Many Garda stations now have the facilities installed, thanks to the Minister. It is time for firm action, for the termination of the pilot scheme and to make mandatory recording of all interviews an integral part of the provisions of this legislation. I will table amendments on this important matter on Committee Stage. I hope the Minister will be open to them.
It must be emphasised that mandatory recording of Garda interviews would be as much a protection for gardaí as for suspects, in terms of the possibility of false complaints. Statistics point to a significant number of frivolous and vexatious complaints.
The move in regard to search warrants is a more sinister and more fundamental provision whereby gardaí would be permitted to grant search warrants to themselves. We have seen how perversely the existing Garda complaints mechanism has operated under the principle of allowing the gardaí to investigate complaints of wrongdoing against gardaí, so much so that the Minister considers it is his prize proposal in the new Garda Síochána Bill 2004 to repeal that complaints mechanism and replace it with an independent ombudsman commission to restore public confidence in the authorities' ability to ensure Garda accountability. We are being foolish in the extreme if we reactivate the same discredited approach in this Bill that we are abolishing in its sister Bill.

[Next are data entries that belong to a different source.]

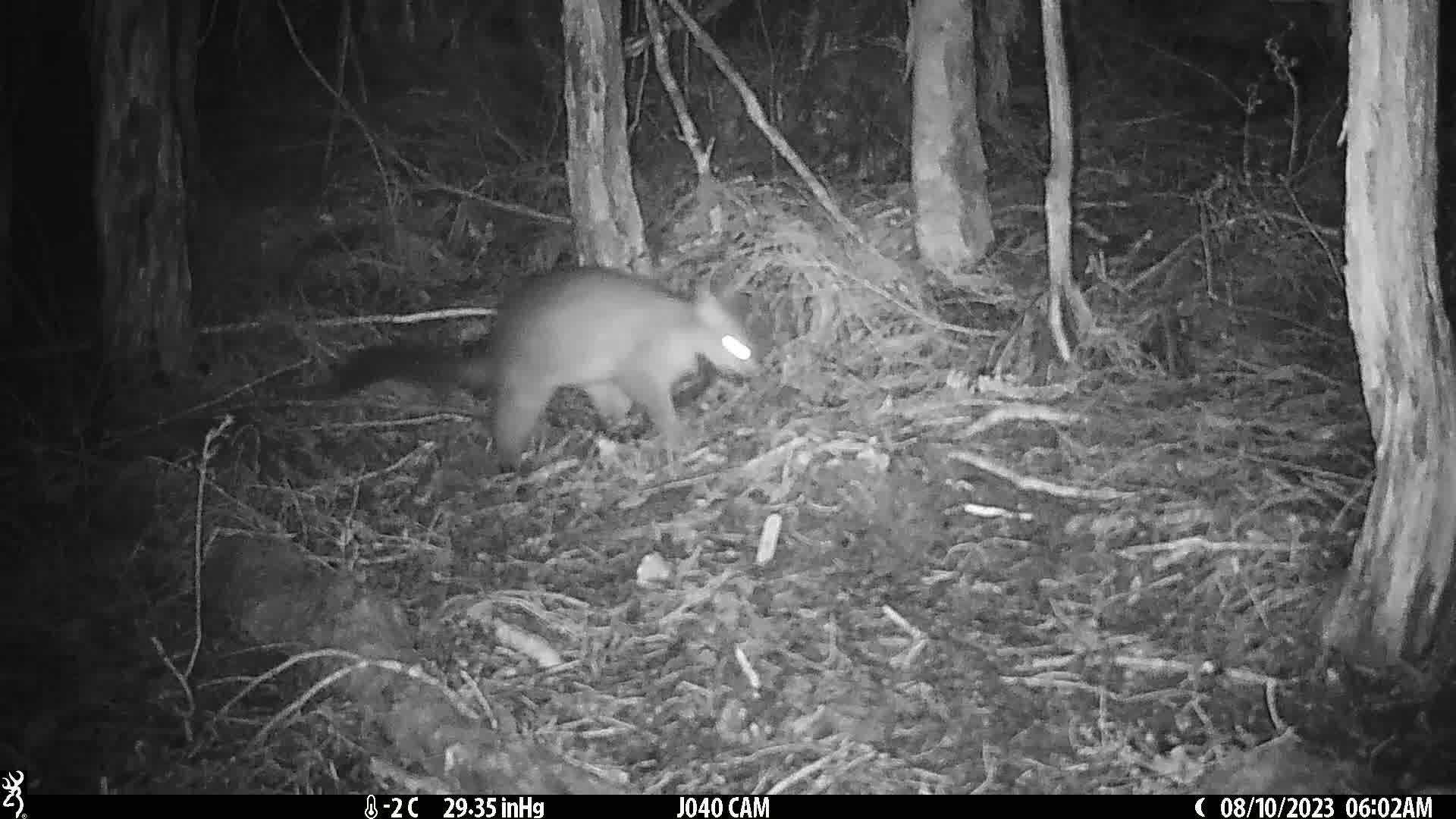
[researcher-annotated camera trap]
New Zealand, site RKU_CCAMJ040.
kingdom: Animalia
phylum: Chordata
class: Mammalia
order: Diprotodontia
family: Phalangeridae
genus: Trichosurus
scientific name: Trichosurus vulpecula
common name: common brushtail possum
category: possum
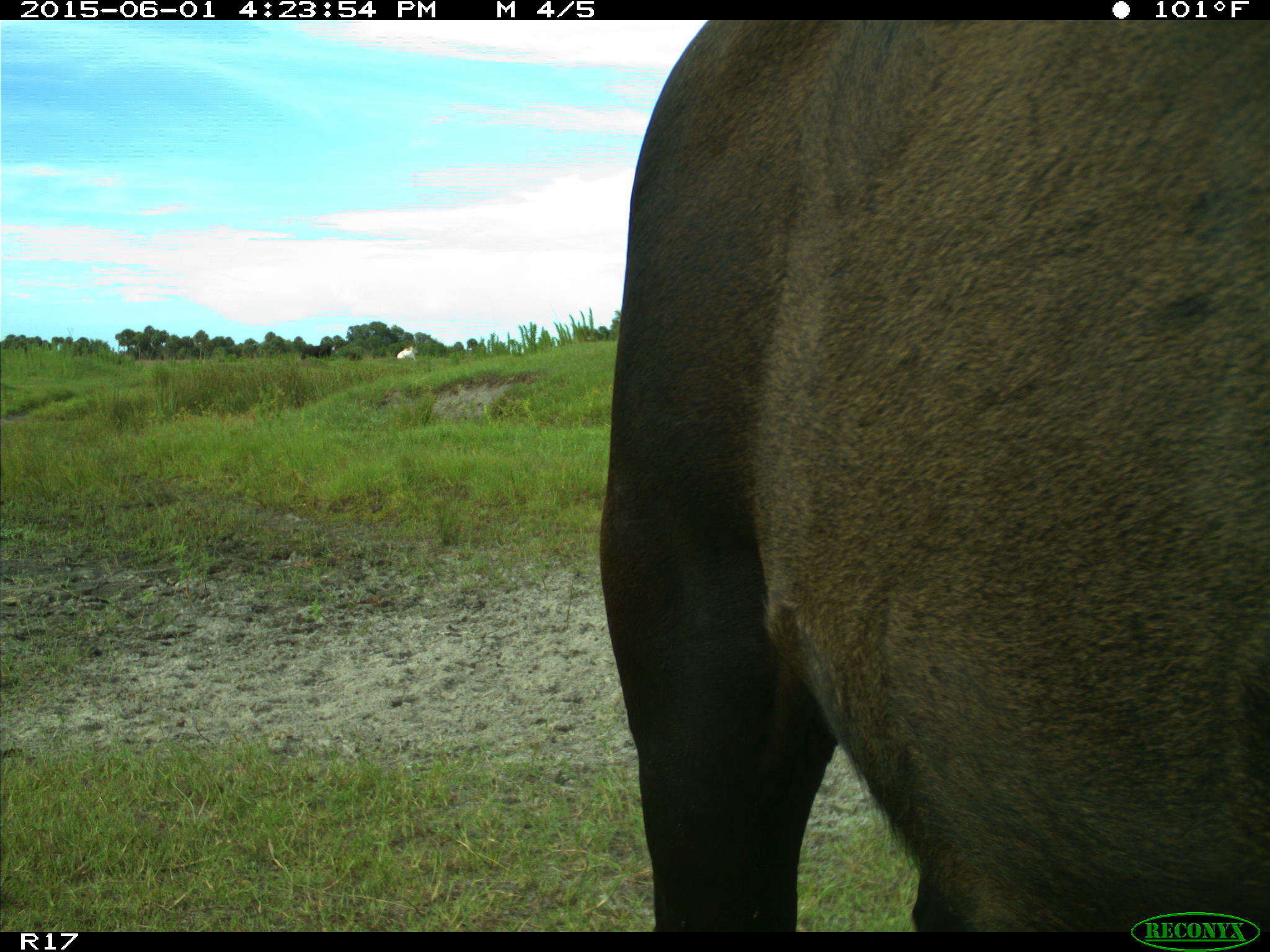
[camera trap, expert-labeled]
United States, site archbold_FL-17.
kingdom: Animalia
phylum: Chordata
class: Mammalia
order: Artiodactyla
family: Bovidae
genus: Bos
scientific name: Bos taurus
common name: domestic cow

It is only a matter of time before a future Minister for Justice, Equality and Law Reform would be back in this House to repeal that provision.
A new dispensation in the Bill would allow the Garda to decide to enter and search our homes and property, search us and seize "anything found at that place or anything found in the possession of a person present at that place at the time of the search, that that member reasonably believes to be evidence of or relating to the commission of an arrestable offence". It makes a mockery of the whole concept of a search warrant. A District Court or a justice of the peace are third parties to whom gardaí currently have to argue the case. We should look at other democracies throughout the world, in particular the United States, at the manner in which police officers are questioned on the matter.
I have concerns about how we operate the current procedure. It is patently obvious that there are abuses in the way search warrants are issued at present. I do not refer to the Judge Curtin affair, rather I refer to the reply I received on 10 June 2004 to a question to the Garda Commissioner in regard to search warrants. In his reply he stated that for 2002, the Garda Síochána sought approximately 4,145 warrants and approximately 4,132 warrants were granted. That is an incredible 99.7% success rate. The Garda Síochána must have wonderful powers of persuasion if they can persuade so many judges to grant them search warrants. It suggests that the process has pretty much become a formality. It is high time the matter was addressed but the way to address it is not to give the Garda the authority to grant themselves search warrants.
The reaction of the HRC to this proposal was quite hostile. It stated that the powers of detention without safeguards and the untrammelled powers of search and arrest were stark reminders of 19th century agrarian legislation. The Lord Lieutenant sought to repress agrarian discontent with the heavy hand of the law and the police. At the same time some appeasement and relief was granted through a Land Act. The present twin-track approach of the Minister with the Criminal Justice Bill and the Garda Síochána Bill is a modern version of the 19th century repression and appeasement approach. No doubt the Minister and his Progressive Democrats Party wistfully hanker after the simple, patriarchal measures of the gentry and the empire. However, we are living in changed times in the 21st century.